Ce matin, le Bourgmestre de la Ville de Bruxelles, au nom du
Collège et à la veille du septantième anniversaire de la terrible rafle des
Juifs du 3 septembre 1942, reconnaissait officiellement l’implication des autorités
communales de la Ville de Bruxelles en place lors de la seconde guerre mondiale
dans la déportation de Juifs.
Dans un discours fort et plein de sens, le Bourgmestre a énoncé
que s’il appartenait aux historiens de juger des conditions particulières d’une
politique, qui se voulant du « moindre mal », a pourtant conduit au
pire, il lui appartenait de reconnaître l’implication des autorités de 1940 et
de présenter ses excuses officielles, sans pour autant oublier de mentionner
les initiatives salvatrices des autorités de 1942 lorsque les Bourgmestres s’opposèrent
à participer à la diffusion des étoiles jaunes.
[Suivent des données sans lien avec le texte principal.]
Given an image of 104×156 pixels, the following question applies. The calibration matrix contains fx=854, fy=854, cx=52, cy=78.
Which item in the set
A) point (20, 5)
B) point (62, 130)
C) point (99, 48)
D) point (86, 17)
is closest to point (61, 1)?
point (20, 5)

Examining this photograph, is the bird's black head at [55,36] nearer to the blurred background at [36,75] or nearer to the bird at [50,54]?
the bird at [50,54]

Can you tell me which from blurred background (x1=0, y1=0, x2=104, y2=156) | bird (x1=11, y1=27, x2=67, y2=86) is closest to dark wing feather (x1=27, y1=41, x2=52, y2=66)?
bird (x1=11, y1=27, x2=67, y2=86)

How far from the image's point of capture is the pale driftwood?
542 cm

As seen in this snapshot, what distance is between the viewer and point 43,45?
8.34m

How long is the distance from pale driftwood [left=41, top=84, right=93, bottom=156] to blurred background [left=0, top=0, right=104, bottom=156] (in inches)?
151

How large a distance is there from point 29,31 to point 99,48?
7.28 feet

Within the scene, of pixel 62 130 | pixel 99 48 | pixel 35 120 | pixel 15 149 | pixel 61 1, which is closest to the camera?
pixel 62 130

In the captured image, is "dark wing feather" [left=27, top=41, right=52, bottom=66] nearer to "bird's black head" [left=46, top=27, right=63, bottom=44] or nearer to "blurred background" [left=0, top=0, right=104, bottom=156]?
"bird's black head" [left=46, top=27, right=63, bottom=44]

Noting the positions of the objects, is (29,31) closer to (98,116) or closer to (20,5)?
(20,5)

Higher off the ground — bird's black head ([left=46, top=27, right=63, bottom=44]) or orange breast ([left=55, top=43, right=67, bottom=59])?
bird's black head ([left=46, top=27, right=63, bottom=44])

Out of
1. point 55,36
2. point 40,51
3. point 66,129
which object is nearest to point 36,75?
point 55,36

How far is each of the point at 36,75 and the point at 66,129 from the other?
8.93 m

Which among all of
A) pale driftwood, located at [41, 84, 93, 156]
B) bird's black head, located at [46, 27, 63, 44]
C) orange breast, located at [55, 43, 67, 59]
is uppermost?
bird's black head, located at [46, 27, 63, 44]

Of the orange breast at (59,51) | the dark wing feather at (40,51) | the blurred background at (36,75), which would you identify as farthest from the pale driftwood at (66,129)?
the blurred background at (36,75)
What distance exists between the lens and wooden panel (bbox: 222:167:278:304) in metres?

Par la suite, le président du CCOJB a prononcé également un
discours fort, sur lequel il est revenu sur « le plus jamais ça » qui
n’a pas empêché des génocides comme celui des Tutsis ainsi qu’une résurgence de
l’antisémitisme à l’heure actuelle. Il a justement rappelé que ce n’est pas
Gaza qui crée l’antisémitisme mais que c’est l’antisémitisme qui crée la
focalisation sur cette zone du Proche Orient, en laissant sous silence les
massacres qui ont lieu en Afrique, en Syrie et ailleurs dans le même temps.